Brief summary of evidence supporting the efficacy of biofeedback for phantom pain:

Several small studies summarized in Sherman (1996) have related the effectiveness of behavioral and medical treatments of phantom pain to underlying physiological correlates. When research on amputees demonstrated that decreased blood flow in the stump was related to increased burning phantom limb pain, peripheral vasodilators and temperature biofeedback were used to decrease the phantom pain. When increased muscle tension and spasms in the stump were related to episodes of cramping phantom pain, muscle relaxants and muscle tension biofeedback were used to control the pain.

Researchers found EMG biofeedback to be effective for thirteen of fourteen trials for cramping phantom pain. EMG biofeedback had minimal success with two and no success with ten of twelve trials for burning phantom pain. It had no success with eight trials of shocking phantom pain. Temperature biofeedback was ineffective for four trials of cramping phantom pain, was effective for six of seven trials with burning phantom pain, and had no success with three trials for shocking phantom pain. Nitroglycerine ointment (a topical vasodilator) was ineffective for one trial of cramping phantom pain and one of shocking phantom pain but successful for two trials of burning phantom pain.

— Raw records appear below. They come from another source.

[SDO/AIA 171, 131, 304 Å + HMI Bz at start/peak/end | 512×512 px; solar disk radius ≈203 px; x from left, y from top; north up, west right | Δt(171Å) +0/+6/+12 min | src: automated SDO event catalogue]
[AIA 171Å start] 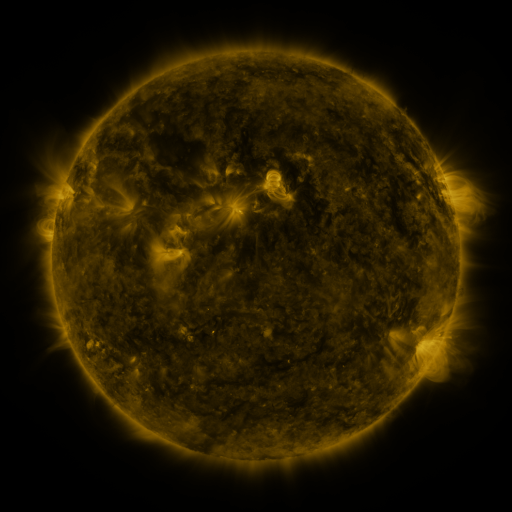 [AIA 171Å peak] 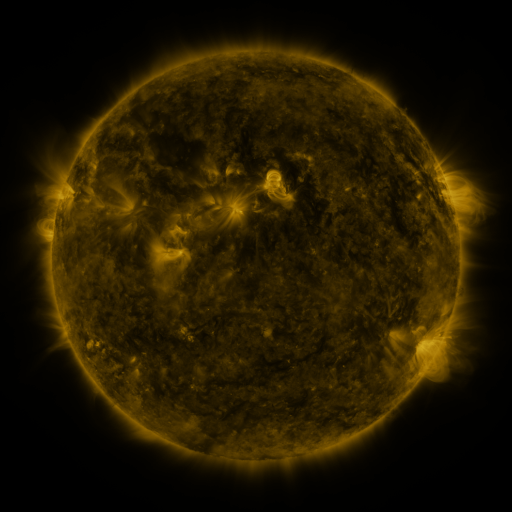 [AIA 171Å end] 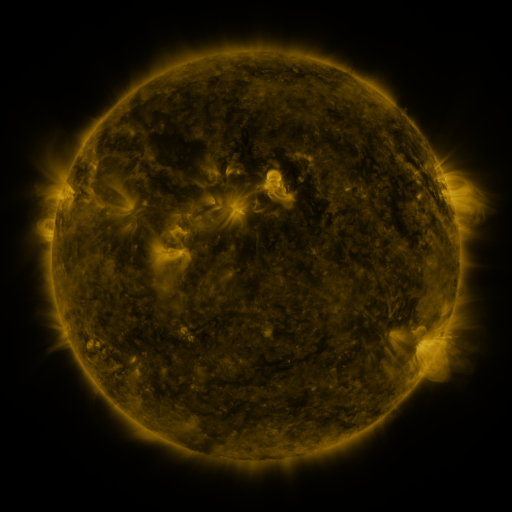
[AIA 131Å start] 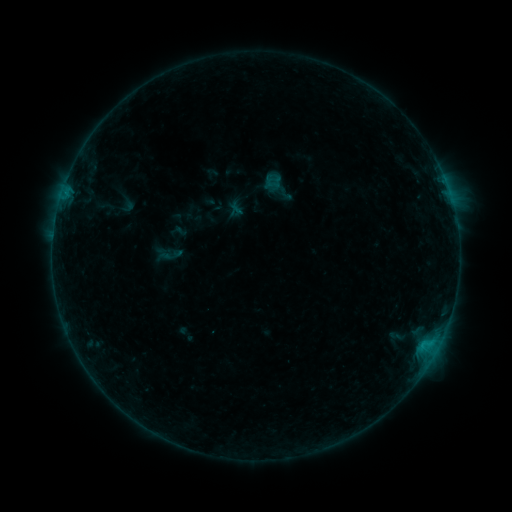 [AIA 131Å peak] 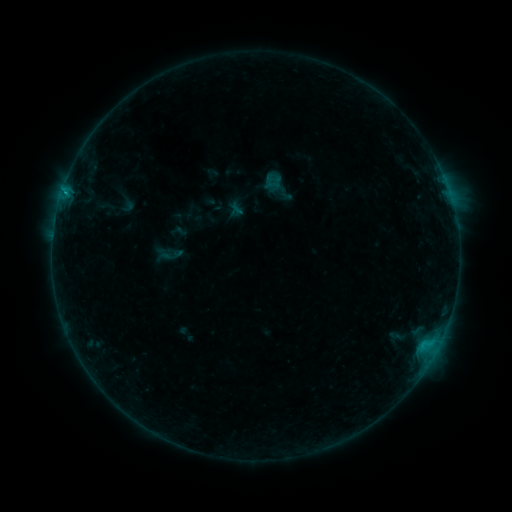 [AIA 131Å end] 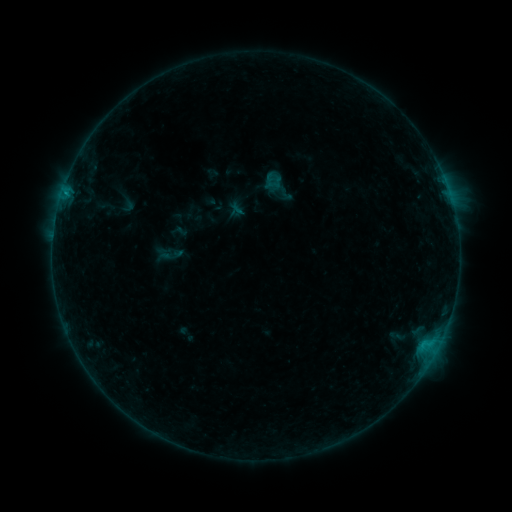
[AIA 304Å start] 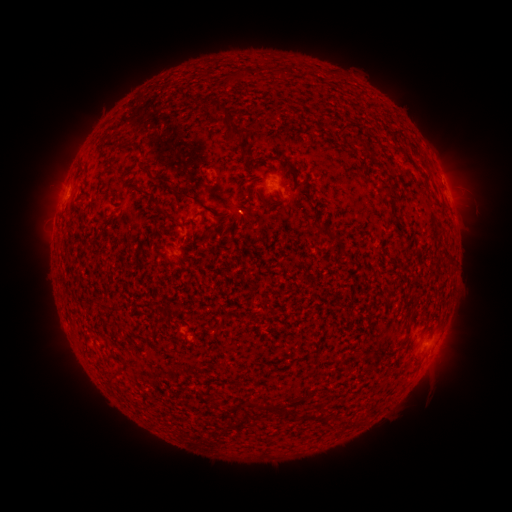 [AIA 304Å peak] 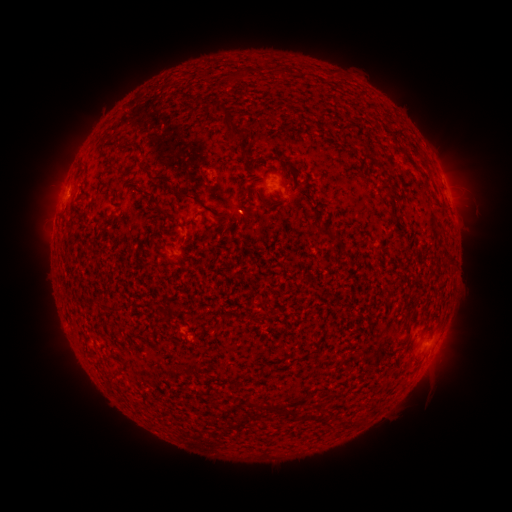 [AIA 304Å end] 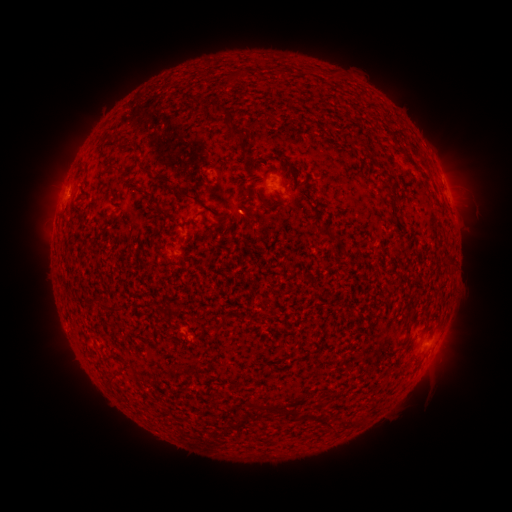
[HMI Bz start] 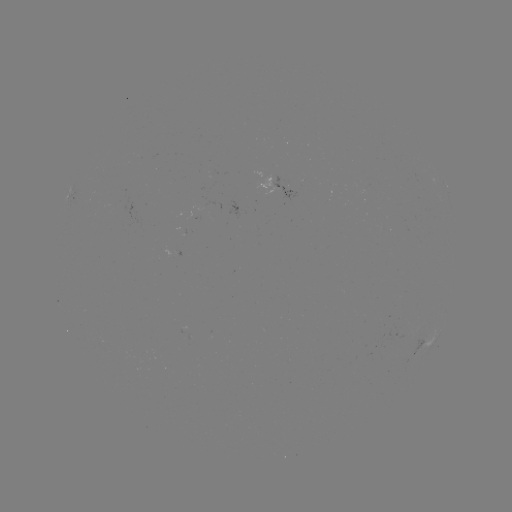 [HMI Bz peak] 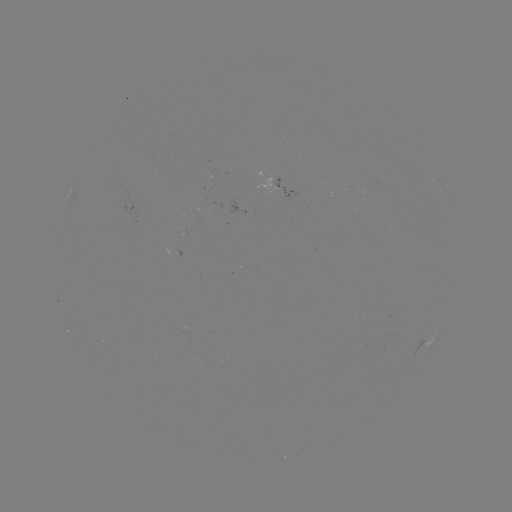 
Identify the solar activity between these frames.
B4.1 flare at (66, 196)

Trental (a blood viscosity enhancer) was ineffective for two trials of cramping phantom pain and one of shocking phantom pain. Nifedipine (a systemic vasodilator) was effective for three trials of burning phantom pain but ineffective for one trial of cramping and two trials of shocking phantom pain. Flexeril (a muscle relaxant) was effective for two trials of cramping phantom pain but ineffective for one with shocking phantom pain. Indocin (an anti-inflammatory agent) was ineffective for two trials of cramping phantom pain. The overall conclusion from this investigation is that varying types of phantom pain respond virtually only to interventions which alter the underlying mechanisms.

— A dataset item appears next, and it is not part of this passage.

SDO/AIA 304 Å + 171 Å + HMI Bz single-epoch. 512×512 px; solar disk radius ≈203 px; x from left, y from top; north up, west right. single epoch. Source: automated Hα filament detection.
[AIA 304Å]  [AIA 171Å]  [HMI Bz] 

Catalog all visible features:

Follow-up Durations: Only one study with significant follow-ups has been reported (Cf., review in Sherman, , Devor, Jones, Katz, Marbach, 1996). Use of EMG biofeedback combined with home use of progressive muscle relaxation exercises showed excellent success with six month to three year follow-up for fourteen of sixteen successive phantom pain patients.

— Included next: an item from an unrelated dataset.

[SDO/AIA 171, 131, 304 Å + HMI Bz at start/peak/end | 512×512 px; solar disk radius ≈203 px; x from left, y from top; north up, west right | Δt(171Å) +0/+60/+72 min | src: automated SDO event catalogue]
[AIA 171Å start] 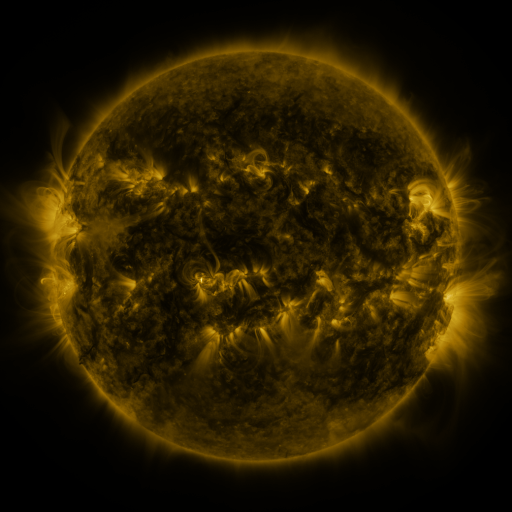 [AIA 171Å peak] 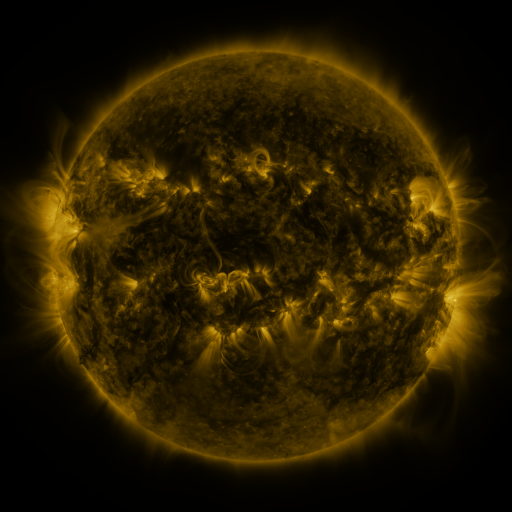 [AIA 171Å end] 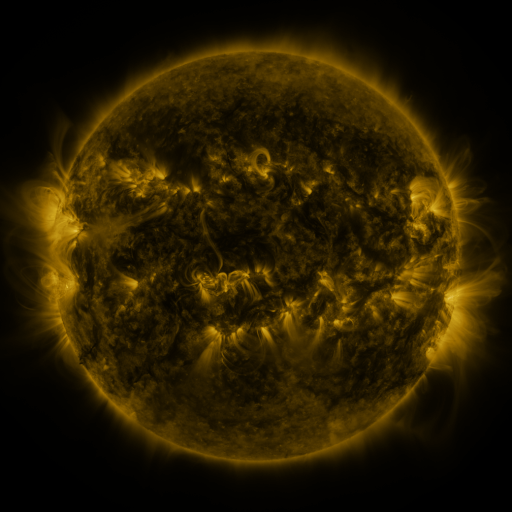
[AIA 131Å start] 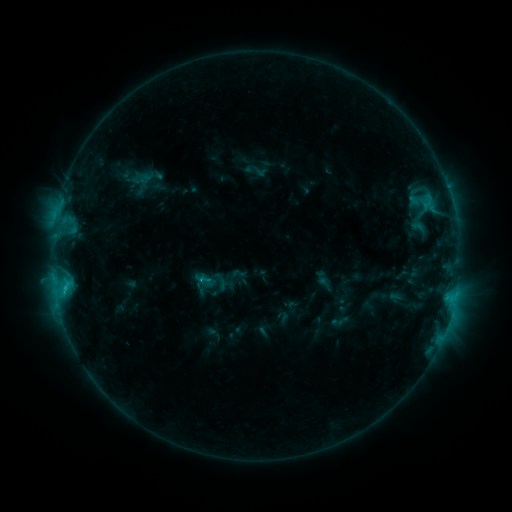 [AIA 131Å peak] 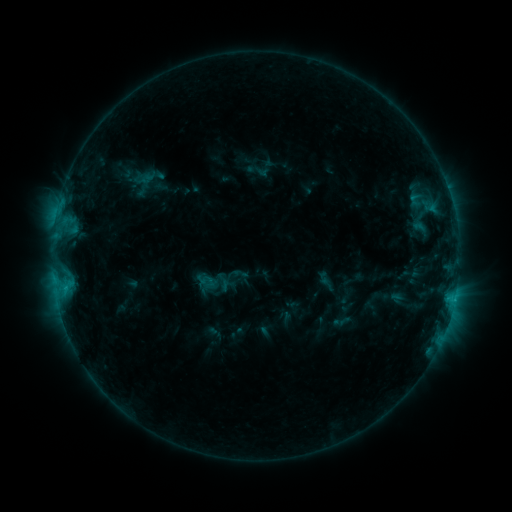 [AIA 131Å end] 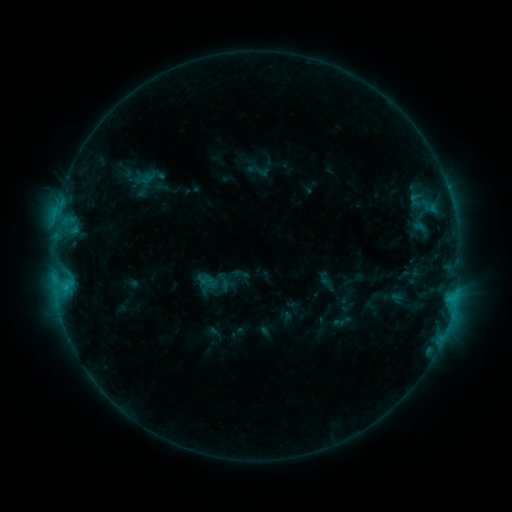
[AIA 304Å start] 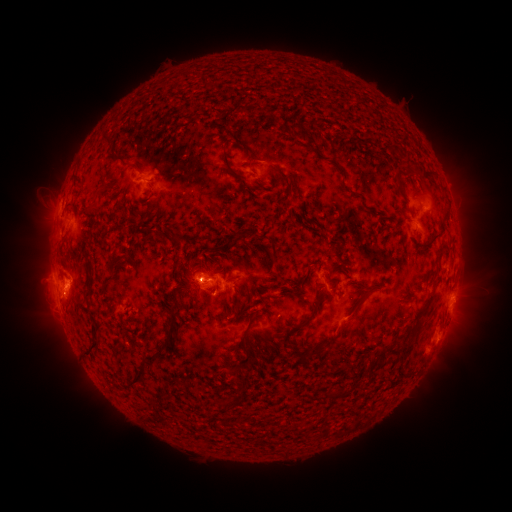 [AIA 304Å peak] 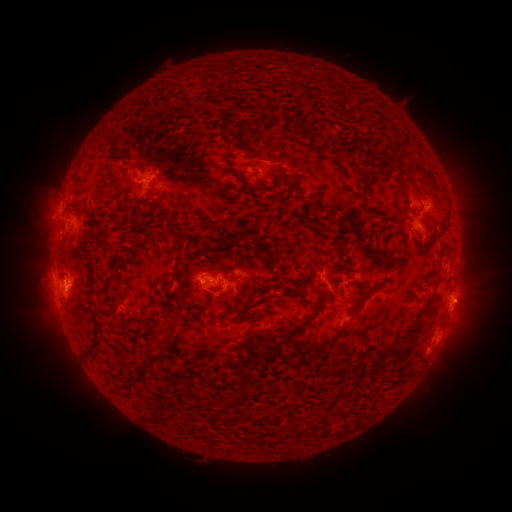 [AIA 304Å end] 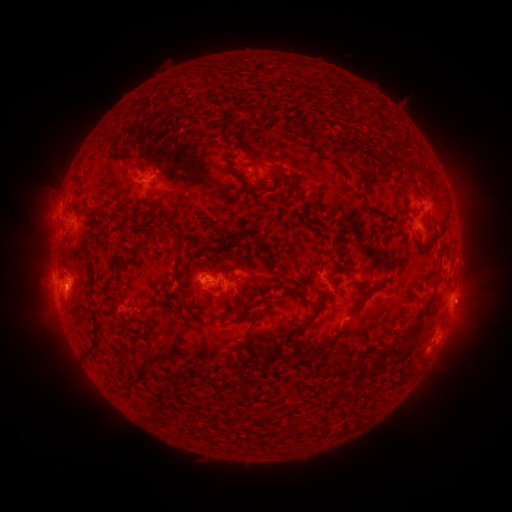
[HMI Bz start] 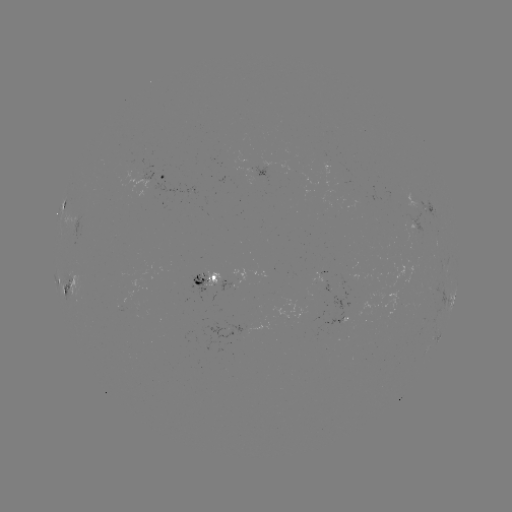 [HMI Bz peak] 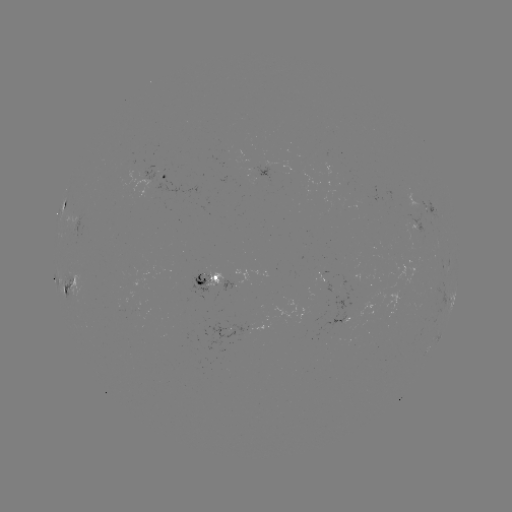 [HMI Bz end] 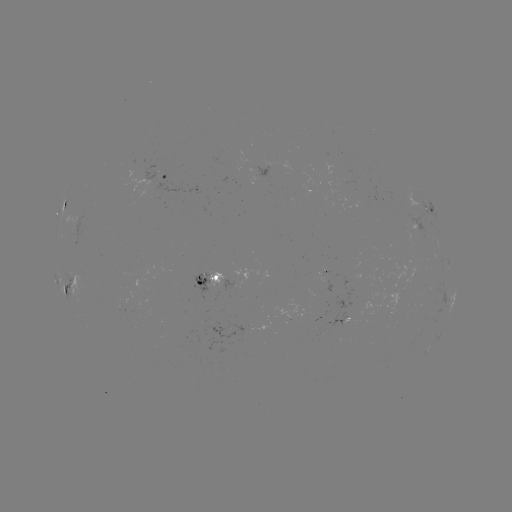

Treatment Success vs. Learning to Control the Appropriate Physiological Parameter: The major difference between those patients in the above study who succeeded in learning to control their pain and those who did not was the ability to relax in any measurable way. The two failures neither (a) demonstrated the ability to relax, nor (b) reported subjective feelings which would be associated with learning to relax or to control their muscle tensions.

For an 'in depth' look at the entire area of phantom pain, one might read the book Phantom Pain by Sherman, , Devor, Jones, Katz, Marbach,1996.